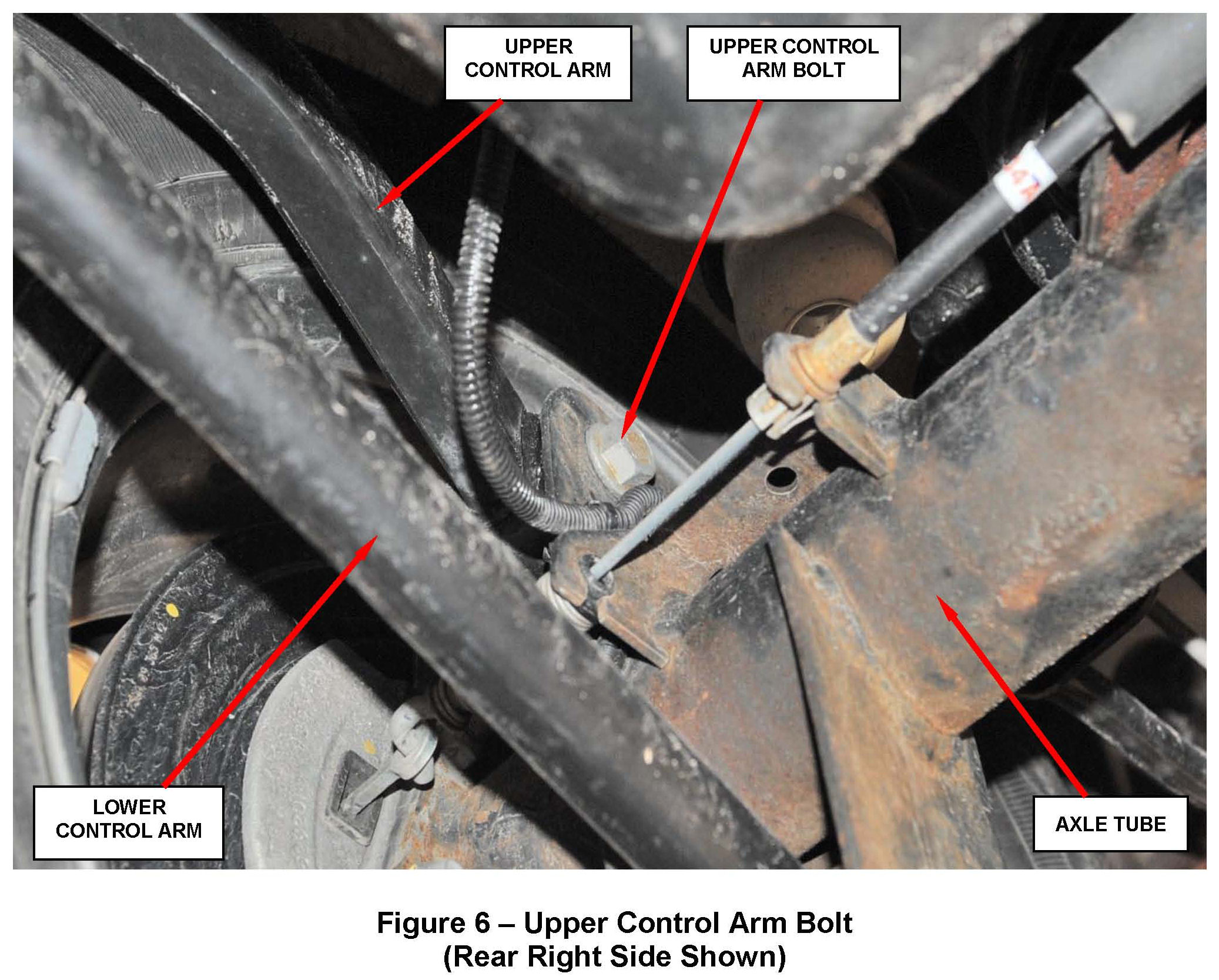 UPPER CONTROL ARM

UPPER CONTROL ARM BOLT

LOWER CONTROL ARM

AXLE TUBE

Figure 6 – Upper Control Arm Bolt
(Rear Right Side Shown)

──────────────────────────────

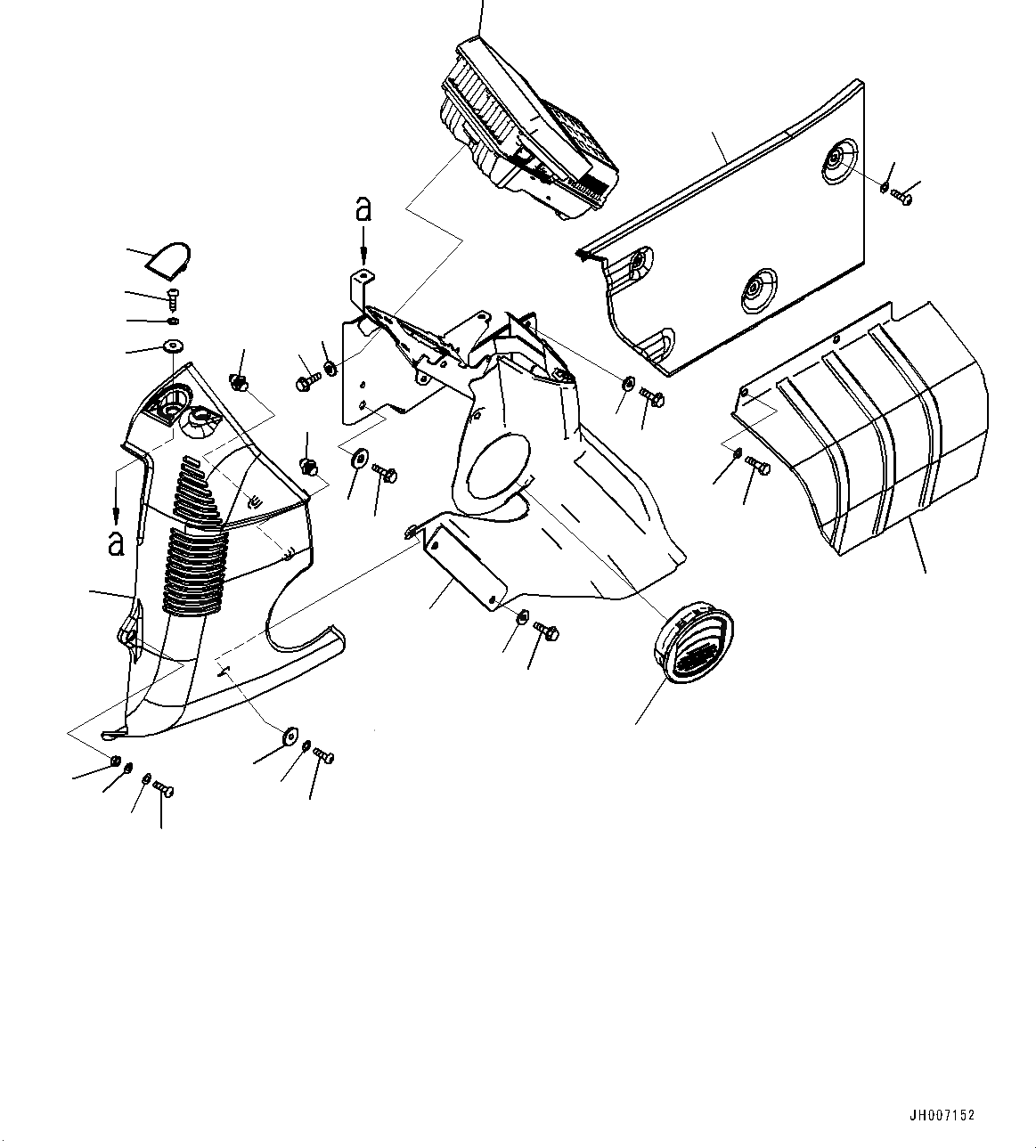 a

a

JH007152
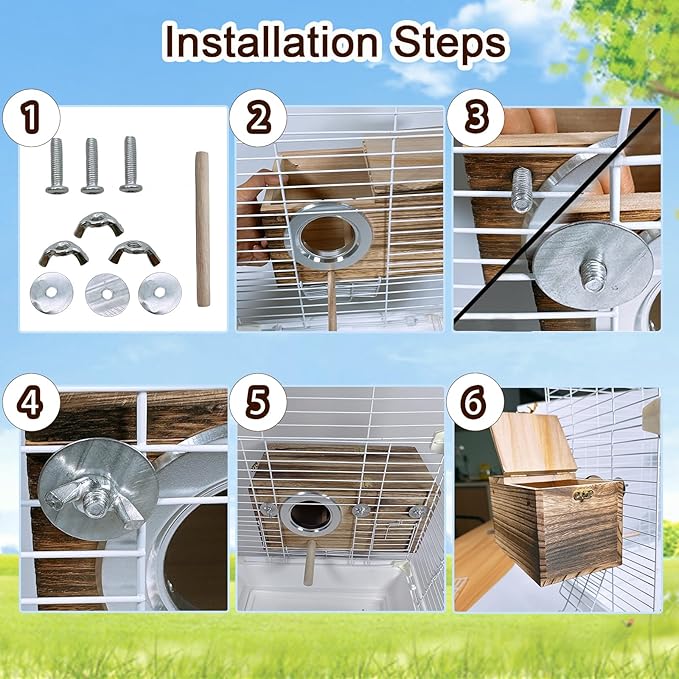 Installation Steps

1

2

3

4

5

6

──────────────────────────────

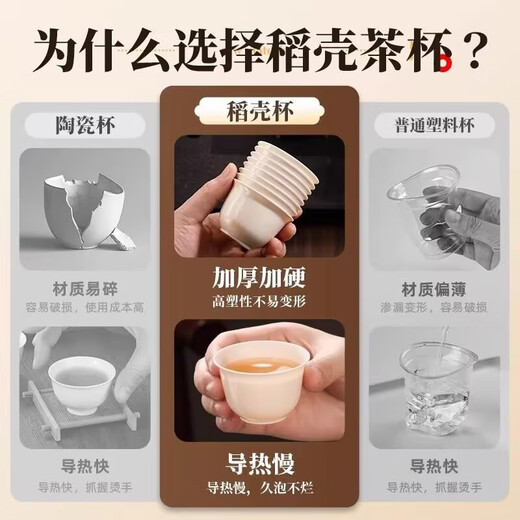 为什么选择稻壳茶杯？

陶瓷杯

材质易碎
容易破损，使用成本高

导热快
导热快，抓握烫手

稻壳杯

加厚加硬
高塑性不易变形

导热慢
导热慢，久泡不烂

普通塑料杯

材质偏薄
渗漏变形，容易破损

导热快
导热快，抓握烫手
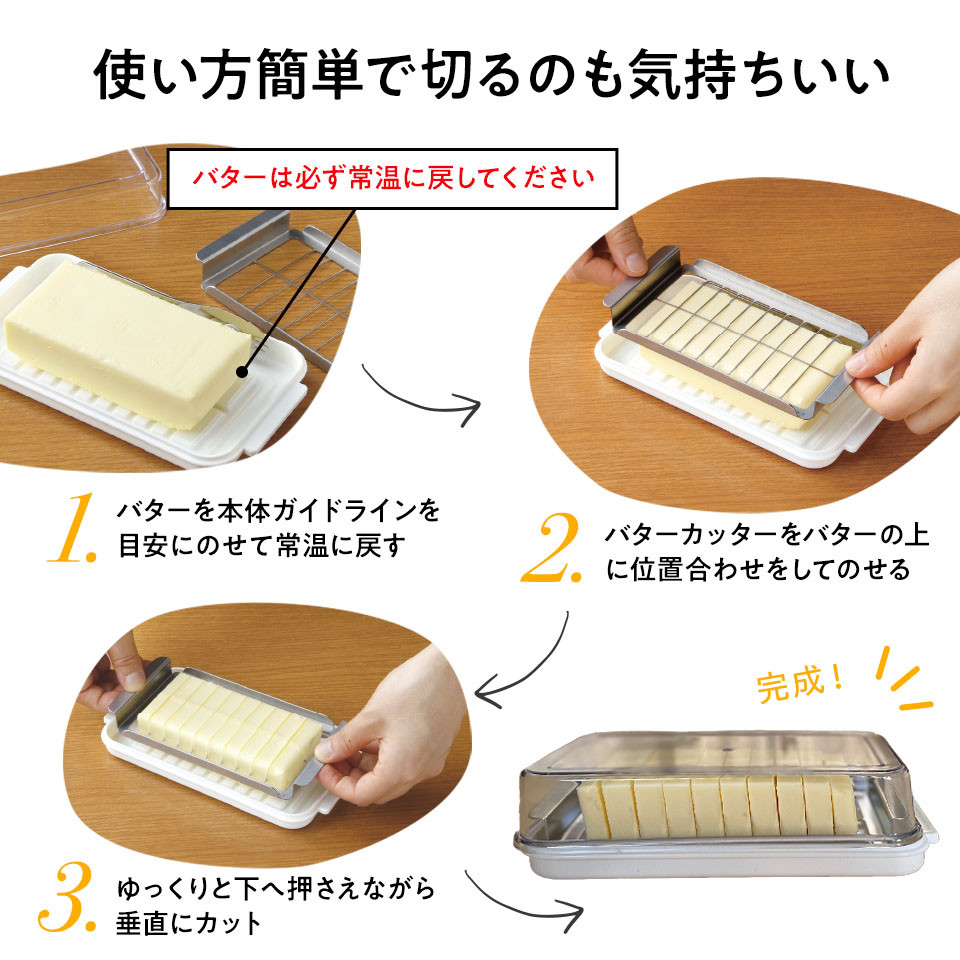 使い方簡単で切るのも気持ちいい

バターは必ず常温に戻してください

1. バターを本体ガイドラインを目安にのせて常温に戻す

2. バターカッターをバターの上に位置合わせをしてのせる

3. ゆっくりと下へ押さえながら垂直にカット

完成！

──────────────────────────────

- **What is expected**: Please transcribe exactly the lines above from the line that has "LOWER CONTROL ARM" up to and including the line that has "(Rear Right Side Shown)"; no other line belongs in the answer.

- **Written solution**:
LOWER CONTROL ARM

AXLE TUBE

Figure 6 – Upper Control Arm Bolt
(Rear Right Side Shown)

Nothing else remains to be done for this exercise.